- [Quoted passage]:
ST. LOUIS (AP) – Just like last year, the St. Louis Cardinals find themselves with several holes to fill.

General manager Walt Jocketty, returning from a largely frustrating winter meetings, knows there’s plenty of time to stock the roster.

“The market has gone crazy, but we’re not going to go crazy with it, OK?” Jocketty said Friday. “And if clubs want to spend the kind of money they’re spending on the players they’re spending it on, more power to them. But we hope to make better decisions.”

The Cardinals made one serious bidding foray, stopping at four years and $40 million for A.J. Burnett, who agreed to a $55 million, five-year deal with the Blue Jays.

“Believe me, we took a strong effort at Burnett and that was going to be a very significant financial obligation,” Jocketty said. “It got beyond the point where we thought it made baseball sense and business sense to go for it, so we backed off.”

The situation was similar with players from the Cardinals’ second straight 100-win team that departed as free agents. Second baseman Mark Grudzielanek, who made $1 million last year, wanted a two-year, $6 million deal, so the Cardinals cut ties.

Reliever Julian Tavarez and infielder Abraham Nunez priced themselves out of the Cardinals’ plans. Outfielder Reggie Sanders wanted a two-year deal at age 37 while the team held the line at one season.

“We just didn’t feel that was appropriate or something we wanted to do,” Jocketty said. “Reggie did a great job for us for two years but we thought it was time to kind of turn the page.”

Jocketty said 14-game winner Matt Morris likely won’t be back, either, because of heightened interest elsewhere that will elevate his price. Morris has been offered arbitration.

“After a discussion I had with his agent, I think it would be probably less than a 50 percent chance that would happen,” Jocketty said.

Jocketty emphasized the core of the team that has won 205 games the last two seasons remained. Albert Pujols is coming off an MVP season and the Cardinals also have center fielder Jim Edmonds, shortstop David Eckstein and third baseman Scott Rolen, although Rolen is coming off shoulder surgery.

Last offseason, the Cardinals had to replace catcher Mike Matheny, pitcher Woody Williams and shortstop Edgar Renteria. They plugged in young catcher Yadier Molina, traded for left-hander Mark Mulder and signed Eckstein.

“I think you need to turn the roster over,” Jocketty said. “I think turning a percentage of your roster over every year is healthy.”

Jocketty said Hector Luna, a winter-meeting draft pickup two years ago, is the first choice to take over at second base, with Aaron Miles and Deivi Cruz as backup options. Larry Bigbie, acquired along with Miles from the Rockies for disgruntled reliever Ray King, is a low-budget possibility to plug in at left field, with So Taguchi and John Rodriguez also options.

The biggest needs are an impact corner outfielder to replace the retired Larry Walker and relief help. The Cardinals have three bullpen openings following the loss of King, Tavarez and Cal Eldred, who retired.

“There are a number of holes,” Jocketty said. “But there also should be a level of trust with what we’ve done the last few years to give us some credit and benefit of the doubt that eventually we’ll get this thing put together.”

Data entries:
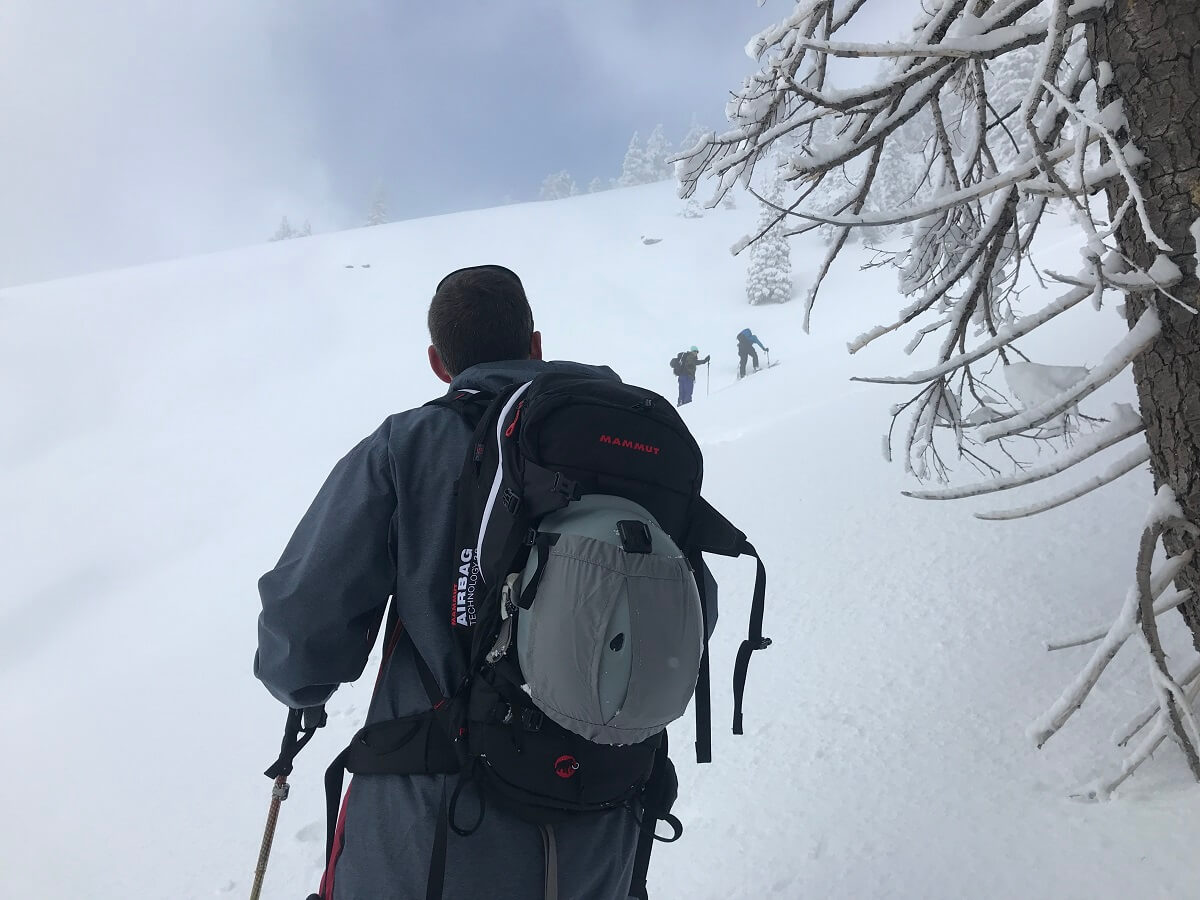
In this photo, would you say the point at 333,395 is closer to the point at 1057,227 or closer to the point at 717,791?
the point at 717,791

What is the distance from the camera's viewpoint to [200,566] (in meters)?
10.6

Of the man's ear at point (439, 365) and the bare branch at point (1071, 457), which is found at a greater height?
the man's ear at point (439, 365)

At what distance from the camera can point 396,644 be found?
1584 mm

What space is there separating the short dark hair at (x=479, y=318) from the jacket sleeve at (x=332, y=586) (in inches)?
15.2

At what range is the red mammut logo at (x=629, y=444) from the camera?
1.49 metres

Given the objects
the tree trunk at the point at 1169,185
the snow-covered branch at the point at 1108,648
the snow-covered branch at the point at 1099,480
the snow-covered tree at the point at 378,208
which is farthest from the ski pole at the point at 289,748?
the snow-covered tree at the point at 378,208

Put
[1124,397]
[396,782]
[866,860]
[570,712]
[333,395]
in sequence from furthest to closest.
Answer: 1. [333,395]
2. [1124,397]
3. [866,860]
4. [396,782]
5. [570,712]

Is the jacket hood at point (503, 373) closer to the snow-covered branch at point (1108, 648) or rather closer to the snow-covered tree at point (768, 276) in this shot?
the snow-covered branch at point (1108, 648)

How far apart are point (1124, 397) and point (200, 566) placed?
455 inches

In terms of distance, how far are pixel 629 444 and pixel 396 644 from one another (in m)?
0.69

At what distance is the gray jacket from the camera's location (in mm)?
1394

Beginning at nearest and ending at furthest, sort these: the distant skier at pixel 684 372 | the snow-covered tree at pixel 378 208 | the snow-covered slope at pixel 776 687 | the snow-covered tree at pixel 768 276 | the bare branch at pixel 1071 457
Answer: the bare branch at pixel 1071 457 < the snow-covered slope at pixel 776 687 < the distant skier at pixel 684 372 < the snow-covered tree at pixel 768 276 < the snow-covered tree at pixel 378 208

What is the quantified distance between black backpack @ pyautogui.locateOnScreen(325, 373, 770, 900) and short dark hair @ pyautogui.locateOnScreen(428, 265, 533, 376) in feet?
0.97

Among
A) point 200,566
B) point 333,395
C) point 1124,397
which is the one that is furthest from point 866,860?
point 333,395
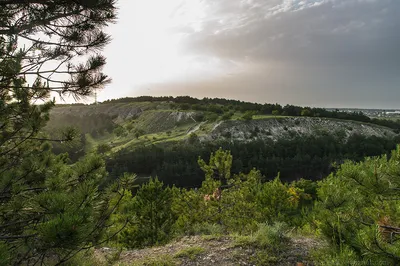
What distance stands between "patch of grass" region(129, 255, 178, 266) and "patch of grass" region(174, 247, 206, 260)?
0.75 feet

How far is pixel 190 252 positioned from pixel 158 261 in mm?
783

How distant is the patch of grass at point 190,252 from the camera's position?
5.66 m

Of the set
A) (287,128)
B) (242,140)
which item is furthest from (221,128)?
(287,128)

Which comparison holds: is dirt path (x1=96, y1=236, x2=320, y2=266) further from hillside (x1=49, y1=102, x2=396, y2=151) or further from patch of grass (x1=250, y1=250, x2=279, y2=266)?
hillside (x1=49, y1=102, x2=396, y2=151)

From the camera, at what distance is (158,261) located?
5.47 m

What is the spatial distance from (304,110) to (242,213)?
3573 inches

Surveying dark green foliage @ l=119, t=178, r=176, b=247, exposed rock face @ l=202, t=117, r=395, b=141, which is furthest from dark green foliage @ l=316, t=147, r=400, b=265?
exposed rock face @ l=202, t=117, r=395, b=141

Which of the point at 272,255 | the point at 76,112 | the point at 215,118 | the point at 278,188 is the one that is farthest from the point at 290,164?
the point at 76,112

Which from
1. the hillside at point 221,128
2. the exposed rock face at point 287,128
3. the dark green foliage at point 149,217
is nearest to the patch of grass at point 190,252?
the dark green foliage at point 149,217

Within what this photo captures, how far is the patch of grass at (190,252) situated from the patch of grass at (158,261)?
230mm

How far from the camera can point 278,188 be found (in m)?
11.7

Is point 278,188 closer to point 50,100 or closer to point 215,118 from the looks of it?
point 50,100

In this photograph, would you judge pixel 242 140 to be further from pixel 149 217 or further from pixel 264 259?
pixel 264 259

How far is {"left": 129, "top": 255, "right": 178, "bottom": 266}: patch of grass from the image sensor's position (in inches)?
211
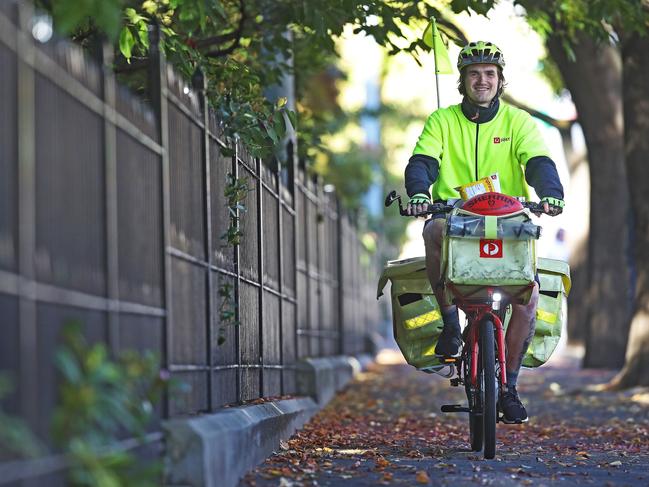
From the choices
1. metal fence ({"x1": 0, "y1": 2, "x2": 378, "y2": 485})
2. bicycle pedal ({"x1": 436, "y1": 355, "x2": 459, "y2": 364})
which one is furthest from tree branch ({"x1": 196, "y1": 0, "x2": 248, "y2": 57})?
bicycle pedal ({"x1": 436, "y1": 355, "x2": 459, "y2": 364})

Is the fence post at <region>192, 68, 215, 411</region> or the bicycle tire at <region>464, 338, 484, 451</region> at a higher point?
the fence post at <region>192, 68, 215, 411</region>

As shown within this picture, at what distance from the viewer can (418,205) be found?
7.71 metres

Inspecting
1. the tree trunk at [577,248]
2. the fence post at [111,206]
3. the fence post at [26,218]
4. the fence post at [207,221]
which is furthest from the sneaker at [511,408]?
the tree trunk at [577,248]

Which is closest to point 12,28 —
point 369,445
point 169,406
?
point 169,406

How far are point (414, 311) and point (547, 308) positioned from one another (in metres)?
0.78

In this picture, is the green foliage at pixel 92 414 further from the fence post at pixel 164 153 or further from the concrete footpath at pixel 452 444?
the concrete footpath at pixel 452 444

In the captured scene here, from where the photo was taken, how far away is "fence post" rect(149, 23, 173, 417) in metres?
5.92

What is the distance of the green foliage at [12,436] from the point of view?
387 centimetres

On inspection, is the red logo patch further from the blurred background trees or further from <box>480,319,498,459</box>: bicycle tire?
the blurred background trees

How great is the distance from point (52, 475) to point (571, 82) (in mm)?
15662

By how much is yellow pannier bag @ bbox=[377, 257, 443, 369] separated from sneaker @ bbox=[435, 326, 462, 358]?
14.1 inches

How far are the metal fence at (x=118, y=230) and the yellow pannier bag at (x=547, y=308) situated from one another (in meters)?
1.71

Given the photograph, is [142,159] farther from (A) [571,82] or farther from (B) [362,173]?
(B) [362,173]

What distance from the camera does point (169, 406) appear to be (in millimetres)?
5918
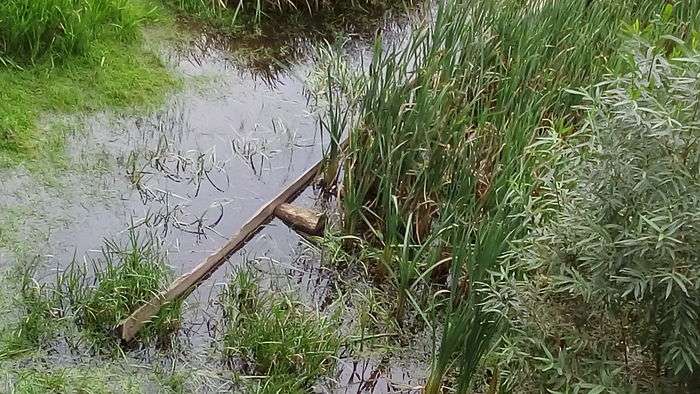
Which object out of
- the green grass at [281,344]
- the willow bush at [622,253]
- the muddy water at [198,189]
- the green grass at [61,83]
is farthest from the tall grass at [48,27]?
the willow bush at [622,253]

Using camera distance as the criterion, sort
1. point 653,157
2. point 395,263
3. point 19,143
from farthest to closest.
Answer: point 19,143
point 395,263
point 653,157

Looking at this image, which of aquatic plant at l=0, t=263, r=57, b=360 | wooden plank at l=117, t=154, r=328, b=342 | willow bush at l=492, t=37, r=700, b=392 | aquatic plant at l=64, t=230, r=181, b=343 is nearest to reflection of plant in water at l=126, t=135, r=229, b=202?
wooden plank at l=117, t=154, r=328, b=342

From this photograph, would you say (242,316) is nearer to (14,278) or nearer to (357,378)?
(357,378)

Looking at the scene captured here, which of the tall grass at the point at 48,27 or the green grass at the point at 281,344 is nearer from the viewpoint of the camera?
the green grass at the point at 281,344

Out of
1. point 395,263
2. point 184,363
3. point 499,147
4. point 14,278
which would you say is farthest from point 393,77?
point 14,278

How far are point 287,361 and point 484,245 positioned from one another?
739mm

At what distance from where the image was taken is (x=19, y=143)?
11.8 feet

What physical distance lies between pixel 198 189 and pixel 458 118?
111 cm

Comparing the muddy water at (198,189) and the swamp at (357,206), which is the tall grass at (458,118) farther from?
the muddy water at (198,189)

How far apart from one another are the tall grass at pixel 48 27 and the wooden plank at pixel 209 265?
1309 mm

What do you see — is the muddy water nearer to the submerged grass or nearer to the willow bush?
the submerged grass

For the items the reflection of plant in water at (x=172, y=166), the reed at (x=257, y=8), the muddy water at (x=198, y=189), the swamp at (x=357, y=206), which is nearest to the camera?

- [Assigned task A]:
Copy word for word the section of the Cardinals article that begins at the words "The biggest needs" and ends after the words "Eldred, who retired.".
- [Assigned task B]:
Answer these questions using the Cardinals article, marking your answers (i), (ii), and (iii):
(i) What deal did A.J. Burnett agree to with the Blue Jays?
(ii) What contract did Mark Grudzielanek want?
(iii) How many games has the core of the team won over the last two seasons?
- [Assigned task C]:
List every player the Cardinals article names as a candidate to play second base or left field.

- [Expected output A]:
The biggest needs are an impact corner outfielder to replace the retired Larry Walker and relief help. The Cardinals have three bullpen openings following the loss of King, Tavarez and Cal Eldred, who retired.

- [Expected output B]:
(i) A $55 million, five-year deal.
(ii) A two-year, $6 million deal.
(iii) 205 games.

- [Expected output C]:
Hector Luna, Aaron Miles, Deivi Cruz, Larry Bigbie, So Taguchi, John Rodriguez